> _Attività proposte_:
(A) Riscrivi la parte del testo sulla giornata dell'autismo che comincia con le parole "Qualche ben pensante" e termina dopo "o mente spudoratamente.", mettendo "ingigantendo" al posto di "esagerando".
(B) Secondo il testo sulla giornata dell'autismo, da quale anno ricorre ogni anno la giornata mondiale della consapevolezza sull'autismo?
(C) Prosegui il testo sulla giornata dell'autismo a partire dall'ultima frase riportata.
***** Testo proposto
SPERIAMO CHE LA GIORNATA SULL’AUTISMO, D’ORA IN POI, NON SI RIDUCA PIU’ ALLA SOLITA SAGRA DELL’IPOCRISIA
Oggi, come ogni anno dal 2008, ricorre la giornata mondiale della consapevolezza sull’autismo.
Un evento senz’altro importante e meritorio ma che, come tutti gli eventi similari, nascondi una certa ipocrisia.
Falsità che è data dal fatto che, passato questo appuntamento, le famiglie di questi cosiddetti “ragazzi speciali” saranno lasciate nuovamente da soli davanti all’eterno problema del “dopo di noi” e le persone affette da questo disturbo del “neurosviluppo” guardate ancora con estrema diffidenza e fastidio da parte dell’uomo comune.
Qualche ben pensante a questo punto dirà che certamente sto esagerando perché non è così, ma posso garantirvi allora che chiunque non condivida questa mia affermazione ho non ha mai avuto a che fare con persone autistiche o mente spudoratamente.
Ciò di cui parlo è facilmente dimostrabile andando, ad esempio, al cinema e ascoltando il commento delle persone o gli improperi, rivolti a quei ragazzi che, inconsapevolmente, durante la proiezione si alzano, come se nulla fosse, per sfarfallare con le mani o emettere dei suoni apparentemente incomprensibili … lì, in quel caso, la giornata della consapevolezza sull’autismo sembra andata letteralmente a farsi benedire … e che dire di tutte quelle persone che, in spiaggia, si lamentano di quel ragazzo speciale, vicino d’ombrellone, il quale, con il suo passeggiare continuo e costante intorno all’altrui sdraio, o con il correre sulla battigia facendo cadere schizzi di sabbia ed acqua su coloro i quali placidamente prendono il sole, vengono richiamati ed allontanati … quanta ipocrisia!
Questo mondo non è affatto empatico, è invece più chiuso degli autistici verso l’altro, vero il debole, il “diverso”.
Così per metterci l’anima a posto abbiamo inventato slogan rassicuranti come: “ragazzi speciali”; “l’autismo non è una malattia ma un modo di essere” … da pur usando queste belle parole la sostanza non cambia se non cambiamo i cuori, ma soprattutto non implementiamo la ricerca.
È di questi giorni infatti la notizia data da “Nature” che è stata terminata la mappatura del genoma umano: mancava solo l’8% di essa e per completarla ci abbiamo messo più di 20 anni, bene!
**********
***** Dati forniti
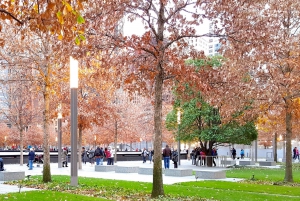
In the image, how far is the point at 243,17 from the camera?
**********
> _Risposte alle attività_:
(A)
Qualche ben pensante a questo punto dirà che certamente sto ingigantendo perché non è così, ma posso garantirvi allora che chiunque non condivida questa mia affermazione ho non ha mai avuto a che fare con persone autistiche o mente spudoratamente.

(B) Dal 2008.

(C)
Dato che, secondo gli studiosi, le cause dell’autismo sono da ricercarsi nell’80% dei casi in problematiche legate al DNA forse sarebbe giunta l’ora di fare qualcosa di serio per interrompere la diffusione di questo “modo di essere”.
Tenete presente infatti che, se nel 1911, data in cui sono stati riscontrati i primi casi d’autismo, l’incidenza era di 1 caso su 11.000 persone, nel 2009 la percentuale era salita ad 1 su 64 e nel 2014 ad 1 nato su 50, è probabile che tra qualche anno l’incidenza toccherà la terrificante cifra dell’1 su 10.
Ciò è terribile perché, oggettivamente, come potrà, un sistema sanitario nazionale qualsiasi, farsi carico di tanti e tali casi???
Sarà indubbiamente impossibile perché le persone affette da questo disturbo hanno bisogno non solo d’amore, e quello non costa nulla, ma di un’infinità di terapie … tutte costosissime e che oggi ricadono per la stragrande maggioranza dei casi totalmente sulle spalle dei famigliari di queste persone.
Ippoterapia, Musicoterapia, Idrokinesiterapia, Logoterapia, ecc. ecc., giusto per citarne alcune.
Allora, dato che, diciamocelo francamente, la componente genetica non può avere tutta questa importanza perché se fosse così, quando io ero più giovane, avrei di sicuro incontrato qualche ragazzo autistico durante il mio percorso scolastico ed invece così non è mai stato, mentre, al contrario, negli ultimi 20 anni, abbiamo assistito ad una crescita geometrica dei casi, è evidente che, l’effetto di fattori esterni come ciò che mangiamo, beviamo, respiriamo o, nel caso di farmaci, ci iniettiamo, deve aver avuto ed ha ancora, un peso notevole su questa vicenda, perciò cosa aspetta lo Stato e la comunità scientifica a fare i giusti passi per eliminare le cause di questo “modo di essere”?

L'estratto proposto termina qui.